§ **Exercise directions**
Copy out the data below. Keep every word as it is.

§ **Source information**
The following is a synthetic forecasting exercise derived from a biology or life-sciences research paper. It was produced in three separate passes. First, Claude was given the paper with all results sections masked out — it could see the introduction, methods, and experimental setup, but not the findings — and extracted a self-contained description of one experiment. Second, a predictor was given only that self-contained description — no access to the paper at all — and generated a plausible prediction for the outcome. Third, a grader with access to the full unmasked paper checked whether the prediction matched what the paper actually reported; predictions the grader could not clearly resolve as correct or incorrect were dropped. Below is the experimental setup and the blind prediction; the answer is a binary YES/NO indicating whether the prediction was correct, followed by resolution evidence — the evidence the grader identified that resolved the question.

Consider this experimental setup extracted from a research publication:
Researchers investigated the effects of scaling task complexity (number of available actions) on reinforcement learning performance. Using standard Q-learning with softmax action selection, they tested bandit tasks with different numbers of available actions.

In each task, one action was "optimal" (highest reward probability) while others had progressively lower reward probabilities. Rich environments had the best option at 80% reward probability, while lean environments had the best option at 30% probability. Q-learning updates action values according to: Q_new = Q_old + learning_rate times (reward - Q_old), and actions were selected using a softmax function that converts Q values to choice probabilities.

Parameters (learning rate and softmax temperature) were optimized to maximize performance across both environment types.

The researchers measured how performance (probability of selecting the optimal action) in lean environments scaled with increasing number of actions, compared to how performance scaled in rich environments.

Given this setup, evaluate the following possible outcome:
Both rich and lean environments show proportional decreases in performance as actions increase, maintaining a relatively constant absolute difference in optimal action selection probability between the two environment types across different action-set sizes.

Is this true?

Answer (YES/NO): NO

§ **Finished exercise**
The following is a synthetic forecasting exercise derived from a biology or life-sciences research paper. It was produced in three separate passes. First, Claude was given the paper with all results sections masked out — it could see the introduction, methods, and experimental setup, but not the findings — and extracted a self-contained description of one experiment. Second, a predictor was given only that self-contained description — no access to the paper at all — and generated a plausible prediction for the outcome. Third, a grader with access to the full unmasked paper checked whether the prediction matched what the paper actually reported; predictions the grader could not clearly resolve as correct or incorrect were dropped. Below is the experimental setup and the blind prediction; the answer is a binary YES/NO indicating whether the prediction was correct, followed by resolution evidence — the evidence the grader identified that resolved the question.

Consider this experimental setup extracted from a research publication:
Researchers investigated the effects of scaling task complexity (number of available actions) on reinforcement learning performance. Using standard Q-learning with softmax action selection, they tested bandit tasks with different numbers of available actions.

In each task, one action was "optimal" (highest reward probability) while others had progressively lower reward probabilities. Rich environments had the best option at 80% reward probability, while lean environments had the best option at 30% probability. Q-learning updates action values according to: Q_new = Q_old + learning_rate times (reward - Q_old), and actions were selected using a softmax function that converts Q values to choice probabilities.

Parameters (learning rate and softmax temperature) were optimized to maximize performance across both environment types.

The researchers measured how performance (probability of selecting the optimal action) in lean environments scaled with increasing number of actions, compared to how performance scaled in rich environments.

Given this setup, evaluate the following possible outcome:
Both rich and lean environments show proportional decreases in performance as actions increase, maintaining a relatively constant absolute difference in optimal action selection probability between the two environment types across different action-set sizes.

Is this true?

Answer (YES/NO): NO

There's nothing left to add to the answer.